Sudah 2 hari Lidya tidak bersekolah. Pulang dari Surabaya Lidya langsung jatuh sakit, maka dari itu Lidya tidak bersekolah untuk beberapa hari.
Selama di rumah Lidya tidak banyak melakukan aktivitas yang membuat dirinya lelah. Karena belakangan ini entah mengapa Lidya merasa selalu lelah, padahal Lidya hanya melakukan pekerjaan ringan.
Setiap kali pun Lidya selalu merasa pusing berat pada kepalanya. Pusing yang akhir-akhir ini Lidya rasakan sangat mengganggu konsentrasi Lidya.
Beberapa kali Lidya hampir jatuh pingsan jika dirinya tidak langsung beristirahat. Semuanya jadi sulit Lidya lakukan jika kondisi tubuhnya lemah seperti ini.
Sebenarnya Lidya sudah berencana untuk pergi ke rumah sakit dan menemui Dokter langganan keluarganya.

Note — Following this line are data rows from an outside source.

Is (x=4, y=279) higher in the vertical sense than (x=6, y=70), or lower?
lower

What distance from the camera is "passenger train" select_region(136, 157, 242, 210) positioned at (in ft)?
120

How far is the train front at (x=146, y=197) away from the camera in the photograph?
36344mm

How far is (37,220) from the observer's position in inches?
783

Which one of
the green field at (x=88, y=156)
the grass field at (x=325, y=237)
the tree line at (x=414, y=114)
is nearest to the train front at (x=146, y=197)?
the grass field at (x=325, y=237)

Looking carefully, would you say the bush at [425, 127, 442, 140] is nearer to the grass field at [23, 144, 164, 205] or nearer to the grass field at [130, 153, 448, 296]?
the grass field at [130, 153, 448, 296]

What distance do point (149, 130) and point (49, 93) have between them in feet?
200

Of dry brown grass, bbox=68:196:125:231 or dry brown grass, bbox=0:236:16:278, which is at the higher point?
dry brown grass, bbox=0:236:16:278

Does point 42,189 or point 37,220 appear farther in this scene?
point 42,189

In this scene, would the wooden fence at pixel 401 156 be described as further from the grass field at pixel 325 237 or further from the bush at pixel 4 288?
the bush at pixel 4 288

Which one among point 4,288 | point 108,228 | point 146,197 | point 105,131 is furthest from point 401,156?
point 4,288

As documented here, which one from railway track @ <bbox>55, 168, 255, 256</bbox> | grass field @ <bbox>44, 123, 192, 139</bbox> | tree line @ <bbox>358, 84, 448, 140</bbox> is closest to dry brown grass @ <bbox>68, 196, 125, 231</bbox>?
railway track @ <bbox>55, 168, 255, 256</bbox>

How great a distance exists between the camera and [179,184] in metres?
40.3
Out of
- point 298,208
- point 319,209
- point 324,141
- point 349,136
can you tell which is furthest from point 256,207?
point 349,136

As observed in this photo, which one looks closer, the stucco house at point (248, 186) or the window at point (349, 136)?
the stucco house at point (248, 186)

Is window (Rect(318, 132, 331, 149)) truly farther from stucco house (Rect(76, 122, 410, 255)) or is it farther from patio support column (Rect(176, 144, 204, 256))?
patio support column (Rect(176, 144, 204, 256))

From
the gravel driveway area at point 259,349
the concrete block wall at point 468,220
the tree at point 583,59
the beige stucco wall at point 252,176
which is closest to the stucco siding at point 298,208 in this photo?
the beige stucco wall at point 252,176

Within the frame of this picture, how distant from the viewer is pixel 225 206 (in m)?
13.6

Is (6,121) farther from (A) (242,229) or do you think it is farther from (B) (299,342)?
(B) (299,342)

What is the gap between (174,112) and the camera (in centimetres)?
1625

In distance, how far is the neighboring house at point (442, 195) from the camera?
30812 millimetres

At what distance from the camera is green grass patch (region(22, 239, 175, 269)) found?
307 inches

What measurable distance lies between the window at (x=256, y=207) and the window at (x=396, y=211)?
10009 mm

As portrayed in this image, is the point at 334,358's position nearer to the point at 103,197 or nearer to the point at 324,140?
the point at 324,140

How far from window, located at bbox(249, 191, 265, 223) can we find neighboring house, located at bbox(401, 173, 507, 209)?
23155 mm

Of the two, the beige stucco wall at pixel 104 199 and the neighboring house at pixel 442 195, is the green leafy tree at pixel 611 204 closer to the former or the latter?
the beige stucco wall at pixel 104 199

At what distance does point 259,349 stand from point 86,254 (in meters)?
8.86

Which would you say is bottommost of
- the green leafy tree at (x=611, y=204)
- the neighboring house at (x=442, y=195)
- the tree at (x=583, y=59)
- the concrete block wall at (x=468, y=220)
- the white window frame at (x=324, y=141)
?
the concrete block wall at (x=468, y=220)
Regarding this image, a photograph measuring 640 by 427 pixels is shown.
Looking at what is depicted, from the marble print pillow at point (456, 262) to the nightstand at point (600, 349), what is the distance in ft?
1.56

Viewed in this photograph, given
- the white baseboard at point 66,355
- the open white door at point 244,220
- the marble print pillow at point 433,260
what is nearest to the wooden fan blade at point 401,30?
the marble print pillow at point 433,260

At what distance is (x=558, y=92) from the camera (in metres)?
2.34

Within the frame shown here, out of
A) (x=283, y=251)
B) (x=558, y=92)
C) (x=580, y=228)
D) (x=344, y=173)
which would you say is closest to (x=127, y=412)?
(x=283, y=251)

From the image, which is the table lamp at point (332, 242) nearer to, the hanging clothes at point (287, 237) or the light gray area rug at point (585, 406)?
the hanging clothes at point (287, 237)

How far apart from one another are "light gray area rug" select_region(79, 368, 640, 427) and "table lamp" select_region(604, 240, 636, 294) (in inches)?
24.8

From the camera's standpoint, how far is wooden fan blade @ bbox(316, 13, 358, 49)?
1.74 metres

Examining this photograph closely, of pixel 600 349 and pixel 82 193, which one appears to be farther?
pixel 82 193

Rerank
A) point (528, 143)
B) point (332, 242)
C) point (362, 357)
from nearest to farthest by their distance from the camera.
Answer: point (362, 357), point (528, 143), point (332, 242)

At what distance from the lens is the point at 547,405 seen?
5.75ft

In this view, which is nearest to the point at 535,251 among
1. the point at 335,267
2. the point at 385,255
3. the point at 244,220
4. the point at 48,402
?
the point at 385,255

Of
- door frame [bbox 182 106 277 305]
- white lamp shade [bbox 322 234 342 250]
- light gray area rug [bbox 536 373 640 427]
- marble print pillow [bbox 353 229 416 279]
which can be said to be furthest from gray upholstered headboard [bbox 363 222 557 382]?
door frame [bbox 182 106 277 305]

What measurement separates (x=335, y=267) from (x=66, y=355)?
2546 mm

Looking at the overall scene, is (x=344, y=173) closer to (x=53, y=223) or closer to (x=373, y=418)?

Lidya hanya ingin memeriksa diri dan memastikan penyakit apa yang belakangan ini selalu mengganggu dirinya sendiri.
Sudah 5 kali atau mungkin lebih Lidya mimisan. Dan saat mimisan itulah yang membuat kepala Lidya selalu pusing berat. Berakhir tubuh Lidya yang semakin lemah.
Lidya tidak suka seperti ini terus. Banyak hal yang harus ia lakukan. Salah satunya menemui Reyhan yang sudah pulang dari Bandung.
Mencoba untuk menghubungi Reyhan pun tidak bisa. Nyatanya nomor Lidya masih di blokir dan belum di buka.
Lidya mendesah lelah. Sedang sakit seperti ini masih saja banyak masalah yang menimpanya.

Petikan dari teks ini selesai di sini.